Located on "Arlington Walk", the north south spine forms the primary pedestrian circulation on campus. The building site was formerly a large parking lot that serves the large commuter campus population. With additional parking south of the building, the building leveraged this "gateway to campus" component to showcase research and potentially lure students into the life science.
Organized around the Arlington walk the building has a great hall that serves as a pre-function area for four large classrooms that serve up to 900 students. The hall allows for informal gathering, study spaces, access to the research wing of the building, and features a small café at the ground floor. Facing the hall, a large interior curtainwall showcases research on 4 levels.
The research facilities in the building include a clinical research suite with a separate exterior entrance, a fume hood intensive chemistry core lab, and highly flexible labs organized in neighborhoods on the upper floors. One floor was partially fit out as dry computational lab with the ability to be flipped to wet labs if needed.
In a highly effective layout, the offices were pulled inboard of the exterior wall to allow natural daylight to flood the corridors and provide informal meeting and instruction spaces.
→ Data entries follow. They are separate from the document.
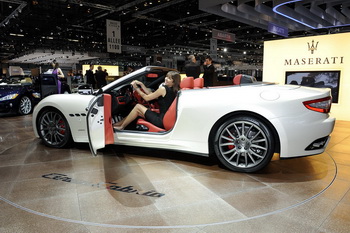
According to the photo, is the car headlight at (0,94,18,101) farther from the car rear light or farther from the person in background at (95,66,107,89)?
the car rear light

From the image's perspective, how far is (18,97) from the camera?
26.4ft

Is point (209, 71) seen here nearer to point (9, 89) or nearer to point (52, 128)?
point (52, 128)

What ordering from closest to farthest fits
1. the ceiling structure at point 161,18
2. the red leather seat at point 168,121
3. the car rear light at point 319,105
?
the car rear light at point 319,105 → the red leather seat at point 168,121 → the ceiling structure at point 161,18

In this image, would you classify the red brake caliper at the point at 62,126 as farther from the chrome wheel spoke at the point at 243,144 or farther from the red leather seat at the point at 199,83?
Result: the chrome wheel spoke at the point at 243,144

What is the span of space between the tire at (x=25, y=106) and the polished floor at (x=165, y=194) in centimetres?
515

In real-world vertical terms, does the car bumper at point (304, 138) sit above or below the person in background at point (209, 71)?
below

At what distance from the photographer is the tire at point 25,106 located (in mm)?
8302

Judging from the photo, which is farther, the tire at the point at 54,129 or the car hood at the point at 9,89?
the car hood at the point at 9,89

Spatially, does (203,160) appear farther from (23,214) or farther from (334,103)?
(334,103)

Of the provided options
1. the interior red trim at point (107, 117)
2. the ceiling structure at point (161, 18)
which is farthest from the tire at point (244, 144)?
the ceiling structure at point (161, 18)

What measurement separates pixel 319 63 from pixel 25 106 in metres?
9.14

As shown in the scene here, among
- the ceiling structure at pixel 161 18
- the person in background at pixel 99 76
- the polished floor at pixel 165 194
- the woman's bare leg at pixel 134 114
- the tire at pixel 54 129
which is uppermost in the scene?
the ceiling structure at pixel 161 18

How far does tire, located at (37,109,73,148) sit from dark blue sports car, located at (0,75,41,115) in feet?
14.7

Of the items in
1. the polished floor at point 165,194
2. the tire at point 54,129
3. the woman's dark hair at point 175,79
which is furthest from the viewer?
the tire at point 54,129
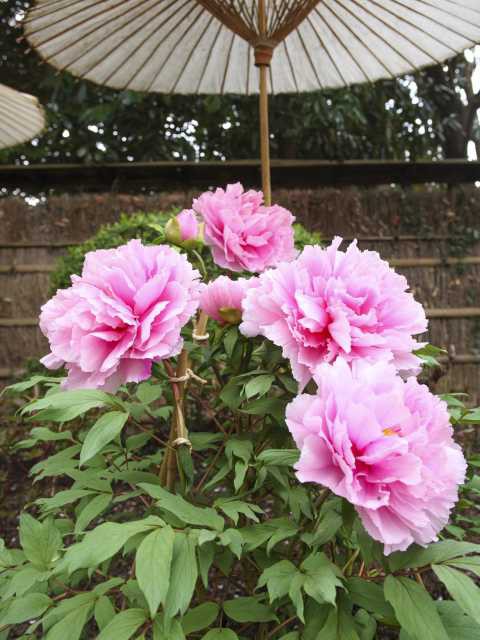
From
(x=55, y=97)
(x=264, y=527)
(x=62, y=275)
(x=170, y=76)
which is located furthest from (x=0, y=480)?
(x=55, y=97)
Offices have relights to provide daylight and views. The additional benefit of this layout, encourages office occupants to leave doors open, increasing a sense of collaboration and interaction throughout the facility.
The basement labs used for shared core labs, have higher floor to floor heights and greater vibration controls.
The building is a complete concrete structure with exposed components. The great hall and exterior portico includes 24 inch diameter, 48 foot tall exposed concrete columns, and the large classrooms required 80 foot post tensioned girders to support the upper floor.
The exterior expression is glass and aluminum curtainwall and a local limestone base. White oak, terrazzo, and painted wall board form the primary interior expression.